Mauvaise semaine pour Patrick Hickey, pour l’Association des comités olympiques européens (EOC), et pour les Jeux européens. En l’espace de deux petites journées, leurs rêves de grandeur ont été doublement contrariés. Lundi 18 avril 2016, le ministre russe des Sports, Vitaly Mutko, a fait savoir que son pays n’était en aucune manière candidat à l’organisation de la deuxième édition des Jeux européens, prévue en 2019. Une annonce qui laisse l’EOC et son président, Patrick Hickey, face à une page blanche, la Russie ayant été à ce jour la seule nation intéressée par l’événement continental.

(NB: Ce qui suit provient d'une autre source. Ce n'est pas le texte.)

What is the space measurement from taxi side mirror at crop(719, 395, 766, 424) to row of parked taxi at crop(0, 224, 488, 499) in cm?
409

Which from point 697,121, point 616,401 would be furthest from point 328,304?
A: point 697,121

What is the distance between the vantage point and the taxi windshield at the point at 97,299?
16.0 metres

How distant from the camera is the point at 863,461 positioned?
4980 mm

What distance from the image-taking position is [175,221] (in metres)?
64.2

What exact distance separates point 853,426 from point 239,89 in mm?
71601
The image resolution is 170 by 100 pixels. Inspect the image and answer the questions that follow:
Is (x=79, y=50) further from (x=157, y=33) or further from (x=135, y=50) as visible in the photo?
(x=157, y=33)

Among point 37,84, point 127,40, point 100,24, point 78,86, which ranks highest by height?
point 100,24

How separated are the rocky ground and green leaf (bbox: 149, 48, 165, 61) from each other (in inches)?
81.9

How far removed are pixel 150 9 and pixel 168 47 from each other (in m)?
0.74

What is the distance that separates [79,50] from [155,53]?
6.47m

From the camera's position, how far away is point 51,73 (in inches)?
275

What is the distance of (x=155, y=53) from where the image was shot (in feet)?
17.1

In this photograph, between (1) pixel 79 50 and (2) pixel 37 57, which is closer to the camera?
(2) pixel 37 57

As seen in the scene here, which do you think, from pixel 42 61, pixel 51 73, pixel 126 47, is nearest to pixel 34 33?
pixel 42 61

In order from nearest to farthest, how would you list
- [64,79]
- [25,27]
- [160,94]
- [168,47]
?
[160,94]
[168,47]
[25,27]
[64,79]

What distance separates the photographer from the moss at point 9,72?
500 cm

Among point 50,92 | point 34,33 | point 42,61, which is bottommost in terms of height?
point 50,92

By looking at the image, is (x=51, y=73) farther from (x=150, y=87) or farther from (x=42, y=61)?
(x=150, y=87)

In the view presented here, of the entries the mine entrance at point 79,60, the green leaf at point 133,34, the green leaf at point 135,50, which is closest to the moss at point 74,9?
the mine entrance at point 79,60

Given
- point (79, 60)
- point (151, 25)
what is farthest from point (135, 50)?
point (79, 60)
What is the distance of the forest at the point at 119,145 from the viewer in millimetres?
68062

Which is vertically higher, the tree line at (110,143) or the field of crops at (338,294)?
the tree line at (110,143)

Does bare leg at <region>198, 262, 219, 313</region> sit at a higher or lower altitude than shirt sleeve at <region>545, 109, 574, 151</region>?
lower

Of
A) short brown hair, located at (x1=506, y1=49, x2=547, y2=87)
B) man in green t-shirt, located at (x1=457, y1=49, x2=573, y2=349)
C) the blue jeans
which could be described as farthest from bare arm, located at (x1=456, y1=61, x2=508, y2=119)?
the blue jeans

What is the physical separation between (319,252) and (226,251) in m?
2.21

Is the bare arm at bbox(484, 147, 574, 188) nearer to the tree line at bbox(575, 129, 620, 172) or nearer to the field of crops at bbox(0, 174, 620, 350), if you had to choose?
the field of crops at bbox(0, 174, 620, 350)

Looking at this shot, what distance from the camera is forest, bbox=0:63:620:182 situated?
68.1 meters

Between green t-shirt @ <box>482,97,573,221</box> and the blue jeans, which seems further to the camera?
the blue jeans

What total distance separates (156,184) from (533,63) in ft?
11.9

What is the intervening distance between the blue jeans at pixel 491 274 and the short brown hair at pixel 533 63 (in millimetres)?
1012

Le lendemain, ce mardi 19 avril, l’avenir des Jeux européens a été encore plus assombri par la présentation à la presse, à l’occasion de la Convention SportAccord à Lausanne, de la première édition des championnats d’Europe « unifiés », prévus en 2018 à Glasgow et Berlin. Ce nouveau concept d’événement, déjà annoncé par ses géniteurs, doit rassembler sous un même habillage les championnats d’Europe de sept sports différents: natation, aviron, cyclisme, golf, triathlon et gymnastique à Glasgow, athlétisme à Berlin. En commun, un logo (notre photo), des dates de compétition (1 au 12 août 2018 pour les six premiers, 7 au 12 août pour l’athlétisme), une synergie dans la préparation et l’organisation. Surtout, grande annonce du jour et sale coup pour l’EOC et ses Jeux européens, un même diffuseur. Pas le moindre: l’EBU (Union européenne de diffusion), une organisation où est regroupée la crème des chaînes publiques (BBC, France Télévisions, ARD/ZDF, RAI, TVE…).
Présent à Lausanne, le directeur des droits sportifs de l’EBU, Stefan Kürten, l’a expliqué sans nuance: « Pour nous, les championnats d’Europe 2018 marquent une étape importante pour l’avenir des sports en Europe. Leur concept doit permettre de maintenir l’Europe du sport à son plus haut niveau. Nous n’envisageons pas cet événement comme une création, mais plutôt comme une évolution. Nous ne les voyons pas non plus comme un coup sans lendemain, mais comme le début d’une nouvelle ère. »
Avec un tel partenariat audiovisuel, les championnats d’Europe 2018 s’offrent d’emblée, avant même le lever de rideau, l’assurance d’une diffusion large et gratuite. Leur potentiel de téléspectateurs est estimé à 1,03 milliards de personnes. Malgré tous leurs efforts, et les moyens considérables déployés par l’Azerbaïdjan, les Jeux européens 2015 à Bakou n’avaient pas pu attirer dans leurs filets la moindre chaîne publique. Leur « concurrent » continental y parvient à plus de deux années de la compétition. Cruel.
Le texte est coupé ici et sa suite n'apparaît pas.